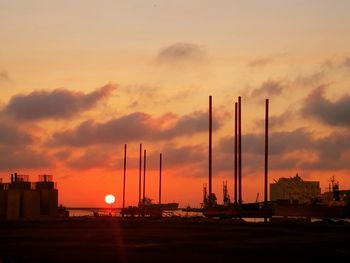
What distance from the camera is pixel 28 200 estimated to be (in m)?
71.4

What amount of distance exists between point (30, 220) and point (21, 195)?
3492 millimetres

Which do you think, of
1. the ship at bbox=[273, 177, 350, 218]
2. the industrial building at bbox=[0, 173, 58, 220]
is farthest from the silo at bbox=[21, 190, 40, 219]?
the ship at bbox=[273, 177, 350, 218]

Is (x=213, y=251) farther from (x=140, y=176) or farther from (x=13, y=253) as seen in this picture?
(x=140, y=176)

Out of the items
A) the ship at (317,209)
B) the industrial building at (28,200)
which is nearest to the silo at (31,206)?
the industrial building at (28,200)

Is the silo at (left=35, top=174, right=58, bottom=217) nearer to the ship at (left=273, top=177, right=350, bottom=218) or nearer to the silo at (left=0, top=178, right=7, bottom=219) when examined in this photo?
the silo at (left=0, top=178, right=7, bottom=219)

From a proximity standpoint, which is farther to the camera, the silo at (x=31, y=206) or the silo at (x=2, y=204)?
the silo at (x=2, y=204)

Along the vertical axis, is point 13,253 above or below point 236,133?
below

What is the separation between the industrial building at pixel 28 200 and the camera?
70312 millimetres

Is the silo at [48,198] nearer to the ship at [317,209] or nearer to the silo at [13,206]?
the silo at [13,206]

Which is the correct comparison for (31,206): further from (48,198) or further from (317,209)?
(317,209)

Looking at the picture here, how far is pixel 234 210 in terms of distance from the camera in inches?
3255

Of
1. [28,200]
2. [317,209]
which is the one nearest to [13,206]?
[28,200]

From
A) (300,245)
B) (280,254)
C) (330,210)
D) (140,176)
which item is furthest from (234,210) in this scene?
(330,210)

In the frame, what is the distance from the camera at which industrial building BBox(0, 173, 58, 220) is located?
231 ft
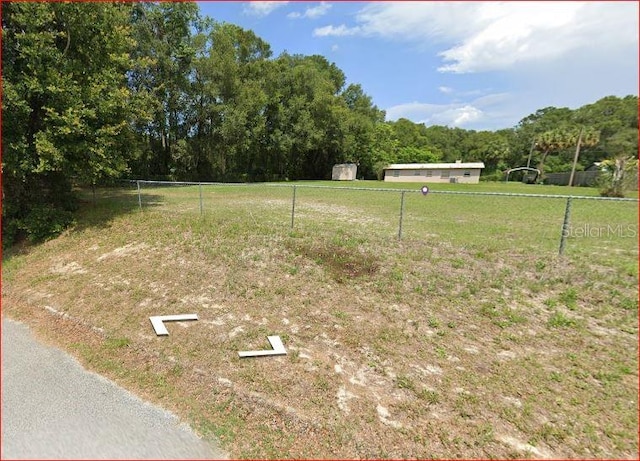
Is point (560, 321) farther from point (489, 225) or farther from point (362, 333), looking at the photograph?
point (489, 225)

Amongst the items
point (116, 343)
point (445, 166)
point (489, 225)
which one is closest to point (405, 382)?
point (116, 343)

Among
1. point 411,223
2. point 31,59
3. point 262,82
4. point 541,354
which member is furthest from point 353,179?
point 541,354

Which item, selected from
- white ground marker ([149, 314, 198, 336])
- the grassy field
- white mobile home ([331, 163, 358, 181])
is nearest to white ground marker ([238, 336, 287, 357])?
the grassy field

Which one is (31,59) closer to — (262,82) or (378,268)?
(378,268)

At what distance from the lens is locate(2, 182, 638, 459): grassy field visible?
2.61 meters

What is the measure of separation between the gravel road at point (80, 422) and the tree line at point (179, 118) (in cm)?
615

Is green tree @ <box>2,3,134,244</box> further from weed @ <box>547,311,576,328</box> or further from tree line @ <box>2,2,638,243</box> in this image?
weed @ <box>547,311,576,328</box>

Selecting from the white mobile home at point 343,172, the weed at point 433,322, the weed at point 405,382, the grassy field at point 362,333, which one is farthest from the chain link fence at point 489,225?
the white mobile home at point 343,172

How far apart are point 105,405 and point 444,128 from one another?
9791 centimetres

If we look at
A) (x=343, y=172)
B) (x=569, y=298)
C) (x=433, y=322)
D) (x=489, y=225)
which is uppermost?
(x=343, y=172)

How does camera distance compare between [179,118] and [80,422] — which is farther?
[179,118]

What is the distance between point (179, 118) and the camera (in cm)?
2930

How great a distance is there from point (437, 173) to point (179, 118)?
33.2 meters

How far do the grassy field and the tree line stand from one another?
2352 mm
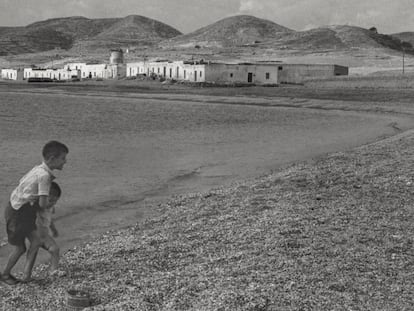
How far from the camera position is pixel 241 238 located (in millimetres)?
8266

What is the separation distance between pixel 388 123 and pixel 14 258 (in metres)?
26.0

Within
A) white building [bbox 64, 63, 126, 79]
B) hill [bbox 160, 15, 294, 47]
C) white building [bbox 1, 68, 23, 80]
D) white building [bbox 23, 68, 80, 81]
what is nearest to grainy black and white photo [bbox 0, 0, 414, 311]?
white building [bbox 64, 63, 126, 79]

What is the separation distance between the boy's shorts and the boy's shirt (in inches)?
→ 3.8

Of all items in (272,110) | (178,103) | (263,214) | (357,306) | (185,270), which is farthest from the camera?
(178,103)

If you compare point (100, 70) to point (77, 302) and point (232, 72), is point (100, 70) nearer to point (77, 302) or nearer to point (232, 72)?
point (232, 72)

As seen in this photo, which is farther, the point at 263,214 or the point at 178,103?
the point at 178,103

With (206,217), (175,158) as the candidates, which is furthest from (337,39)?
(206,217)

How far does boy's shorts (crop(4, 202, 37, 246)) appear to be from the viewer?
670 centimetres

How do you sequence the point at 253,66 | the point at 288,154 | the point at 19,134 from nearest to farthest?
the point at 288,154, the point at 19,134, the point at 253,66

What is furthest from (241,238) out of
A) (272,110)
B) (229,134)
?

--*--

_Problem to solve_
Please rewrite all the records above with "camera" replaced by "observer" and everything else unchanged. Leave the pictures out.

_Completed task_
What distance from the observer is pixel 28 200 estimated to be (in m)?
71.4

What amount of distance exists between point (30, 220) and point (21, 195)?
3492 millimetres

Which do you think, of
1. the ship at bbox=[273, 177, 350, 218]
2. the industrial building at bbox=[0, 173, 58, 220]
is farthest from the silo at bbox=[21, 190, 40, 219]?
the ship at bbox=[273, 177, 350, 218]

Is (x=213, y=251) farther from (x=140, y=176) or farther from (x=13, y=253) as seen in this picture?
(x=140, y=176)

Out of the items
A) the ship at (317,209)
B) the industrial building at (28,200)
which is nearest to the silo at (31,206)?
the industrial building at (28,200)

Is the silo at (left=35, top=174, right=58, bottom=217) nearer to the ship at (left=273, top=177, right=350, bottom=218) or nearer to the silo at (left=0, top=178, right=7, bottom=219) when examined in this photo?
the silo at (left=0, top=178, right=7, bottom=219)

From a proximity standpoint, which is farther to the observer, the silo at (x=31, y=206) or the silo at (x=2, y=204)?
the silo at (x=2, y=204)

Along the vertical axis, is point 13,253 above or below point 236,133?
below

What is the separation between the industrial building at pixel 28 200 and the observer?
70312 millimetres

Is the silo at [48,198] nearer to the ship at [317,209] or nearer to the silo at [13,206]?
the silo at [13,206]

Which is the correct comparison for (31,206): further from (48,198) or further from (317,209)?
(317,209)

Looking at the picture here, how far is pixel 234 210 in terms of distance from the observer in inches?
3255

Of
1. [28,200]
2. [317,209]
which is the one nearest to [13,206]?
[28,200]

From
A) (300,245)
B) (280,254)
C) (330,210)
D) (140,176)
which item is furthest from (234,210) in this scene?
(330,210)

In the frame, what is the distance from the observer at which industrial building BBox(0, 173, 58, 220) is located?
231 ft
Is point (560, 321) farther from point (489, 225) or farther from point (362, 333), looking at the photograph?
point (489, 225)

Amongst the items
point (116, 343)
point (445, 166)
point (489, 225)
which one is closest to point (405, 382)?
point (116, 343)

Among
1. point 411,223
2. point 31,59
3. point 262,82
4. point 541,354
which member is furthest from point 353,179?
point 541,354

Which item, selected from
- white ground marker ([149, 314, 198, 336])
- the grassy field
- white mobile home ([331, 163, 358, 181])
is nearest to white ground marker ([238, 336, 287, 357])?
the grassy field

Which one is (31,59) closer to — (262,82) or (378,268)?
(378,268)

At what distance from the lens is locate(2, 182, 638, 459): grassy field visible?
2.61 meters

What is the measure of separation between the gravel road at point (80, 422) and the tree line at point (179, 118) (in cm)?
615

Is green tree @ <box>2,3,134,244</box> further from weed @ <box>547,311,576,328</box> or further from tree line @ <box>2,2,638,243</box> in this image?
weed @ <box>547,311,576,328</box>

Selecting from the white mobile home at point 343,172, the weed at point 433,322, the weed at point 405,382, the grassy field at point 362,333, which one is farthest from the chain link fence at point 489,225?
the white mobile home at point 343,172

How far apart are point 105,405 and point 444,128 from one another?
9791 centimetres

If we look at
A) (x=343, y=172)
B) (x=569, y=298)
C) (x=433, y=322)
D) (x=489, y=225)
which is uppermost?
(x=343, y=172)

How does observer distance compare between [179,118] and [80,422] — which is farther?
[179,118]

What is the distance between point (179, 118) and the observer (in cm)?
2930

How great a distance is there from point (437, 173) to point (179, 118)?
33.2 meters

How far do the grassy field and the tree line stand from one another?
2352 mm
How far from the observer position is pixel 241 238 located (in millimetres)?
8266

What is the separation distance between pixel 388 123 and pixel 14 258 (in metres)?
26.0

Within
A) white building [bbox 64, 63, 126, 79]
B) hill [bbox 160, 15, 294, 47]
C) white building [bbox 1, 68, 23, 80]
D) white building [bbox 23, 68, 80, 81]
what is nearest to grainy black and white photo [bbox 0, 0, 414, 311]?
white building [bbox 64, 63, 126, 79]

What is the separation distance between the boy's shorts and the boy's shirt (in inches)?
→ 3.8

Of all items in (272,110) | (178,103) | (263,214) | (357,306) | (185,270), which is farthest from the observer?
(178,103)

If you compare point (100, 70) to point (77, 302) and point (232, 72), is point (100, 70) nearer to point (77, 302) or nearer to point (232, 72)?
point (232, 72)

As seen in this photo, which is farther, the point at 263,214 or the point at 178,103?
the point at 178,103

With (206,217), (175,158) as the candidates, which is furthest from (337,39)?
(206,217)

How far does boy's shorts (crop(4, 202, 37, 246)) appear to be from the viewer?
670 centimetres

How do you sequence the point at 253,66 | the point at 288,154 | the point at 19,134 from nearest to farthest?
the point at 288,154, the point at 19,134, the point at 253,66

What is furthest from (241,238) out of
A) (272,110)
B) (229,134)
?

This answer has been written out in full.